## [EXTRACT PROVIDED]
>> begin
PUBLIC SECT0R: Christian Aid shifts focus onto world trade reform

Christian Aid has launched a major PR push calling for reform of

international trade.

The campaign, called Trade for Life, will be the focus of the charity's

campaigning for the next four years and is seen by CA as the most

effective way to eliminate poverty in developing countries.

This represents a significant change in focus for CA, which previously

focused on eliminating developing world debt.

Staff from all CA departments are involved, although the bulk of the PR

work will be carried out by the three-strong policy group and the media

relations unit.

All work will be handled in-house but advertising agency Partners BDDH

was taken on to handle a poster campaign, launched this month, to target

London Underground passengers.

CA director of external relations Kate Phillips said: 'This is a logical

progression of our work on debt. We are still looking at the underlying

causes of poverty. International trade reform is something that we have

been doing work on already but this is a significant step up.'

CA's PR team will also be focusing on the charity's supporters, urging

them to get more involved in influencing opinion formers and politicians

on trade reform.

Mark Curtis, CA head of policy, will be at the World Trade

Organisation's latest summit, being held this week in Doha, Qatar, to

argue CA's case.
>> end
## [EXERCISE GOAL]
Write out the Christian Aid article word for word, from "CA director of" up to and including "on trade reform.".

## [RAW RECORDS]
>> begin
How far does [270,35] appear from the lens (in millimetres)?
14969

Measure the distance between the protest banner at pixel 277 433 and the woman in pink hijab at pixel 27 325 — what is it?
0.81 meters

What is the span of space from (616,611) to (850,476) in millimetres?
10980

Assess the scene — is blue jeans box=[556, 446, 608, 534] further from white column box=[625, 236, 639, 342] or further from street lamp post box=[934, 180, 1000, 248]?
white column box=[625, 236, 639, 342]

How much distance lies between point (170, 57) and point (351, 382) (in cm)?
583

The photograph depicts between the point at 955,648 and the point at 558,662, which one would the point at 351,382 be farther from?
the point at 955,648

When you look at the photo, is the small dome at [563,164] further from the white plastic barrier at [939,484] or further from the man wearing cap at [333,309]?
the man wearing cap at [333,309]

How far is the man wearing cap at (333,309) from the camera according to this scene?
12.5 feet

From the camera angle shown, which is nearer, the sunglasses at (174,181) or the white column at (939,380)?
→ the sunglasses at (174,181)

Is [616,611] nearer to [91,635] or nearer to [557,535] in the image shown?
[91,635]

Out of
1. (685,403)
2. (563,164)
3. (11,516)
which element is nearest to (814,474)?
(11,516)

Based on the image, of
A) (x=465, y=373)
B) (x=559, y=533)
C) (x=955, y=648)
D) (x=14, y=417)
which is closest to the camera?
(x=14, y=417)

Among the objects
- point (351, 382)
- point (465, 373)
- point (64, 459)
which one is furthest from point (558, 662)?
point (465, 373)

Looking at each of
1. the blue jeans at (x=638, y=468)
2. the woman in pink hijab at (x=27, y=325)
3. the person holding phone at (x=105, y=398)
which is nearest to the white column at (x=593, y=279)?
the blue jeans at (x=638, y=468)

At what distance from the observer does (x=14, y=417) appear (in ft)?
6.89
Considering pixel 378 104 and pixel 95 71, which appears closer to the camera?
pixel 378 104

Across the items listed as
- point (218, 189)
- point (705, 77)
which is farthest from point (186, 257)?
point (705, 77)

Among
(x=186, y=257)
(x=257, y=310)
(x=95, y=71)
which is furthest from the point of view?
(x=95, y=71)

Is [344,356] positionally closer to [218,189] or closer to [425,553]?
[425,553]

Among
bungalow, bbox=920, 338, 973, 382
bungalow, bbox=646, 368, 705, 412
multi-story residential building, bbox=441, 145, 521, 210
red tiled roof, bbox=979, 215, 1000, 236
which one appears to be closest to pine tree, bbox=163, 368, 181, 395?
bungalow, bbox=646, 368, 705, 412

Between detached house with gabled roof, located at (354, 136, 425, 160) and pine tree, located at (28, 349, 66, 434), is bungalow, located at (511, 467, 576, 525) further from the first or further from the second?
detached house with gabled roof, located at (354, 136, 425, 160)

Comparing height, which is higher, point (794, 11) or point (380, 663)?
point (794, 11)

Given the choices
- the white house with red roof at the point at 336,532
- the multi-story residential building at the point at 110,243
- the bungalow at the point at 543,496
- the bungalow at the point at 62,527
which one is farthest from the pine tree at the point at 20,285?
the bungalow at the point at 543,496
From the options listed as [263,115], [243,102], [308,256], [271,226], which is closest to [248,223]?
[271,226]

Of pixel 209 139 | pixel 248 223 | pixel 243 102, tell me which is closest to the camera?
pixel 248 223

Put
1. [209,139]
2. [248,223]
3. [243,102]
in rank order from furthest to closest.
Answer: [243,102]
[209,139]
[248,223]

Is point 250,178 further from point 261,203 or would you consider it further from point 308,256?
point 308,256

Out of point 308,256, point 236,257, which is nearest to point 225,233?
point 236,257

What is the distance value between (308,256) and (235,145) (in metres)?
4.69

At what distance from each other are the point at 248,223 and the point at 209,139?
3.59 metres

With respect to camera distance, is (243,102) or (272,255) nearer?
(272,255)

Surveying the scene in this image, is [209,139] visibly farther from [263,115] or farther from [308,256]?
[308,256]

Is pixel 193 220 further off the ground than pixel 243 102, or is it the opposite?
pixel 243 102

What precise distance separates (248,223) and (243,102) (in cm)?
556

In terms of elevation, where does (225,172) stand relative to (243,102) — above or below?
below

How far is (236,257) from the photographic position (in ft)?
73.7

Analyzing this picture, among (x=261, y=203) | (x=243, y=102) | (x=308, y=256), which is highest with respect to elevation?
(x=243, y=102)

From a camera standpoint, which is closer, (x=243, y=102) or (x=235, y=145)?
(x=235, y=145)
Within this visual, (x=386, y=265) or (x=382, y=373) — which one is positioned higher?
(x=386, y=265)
>> end
## [RESULT FOR THIS TASK]
CA director of external relations Kate Phillips said: 'This is a logical

progression of our work on debt. We are still looking at the underlying

causes of poverty. International trade reform is something that we have

been doing work on already but this is a significant step up.'

CA's PR team will also be focusing on the charity's supporters, urging

them to get more involved in influencing opinion formers and politicians

on trade reform.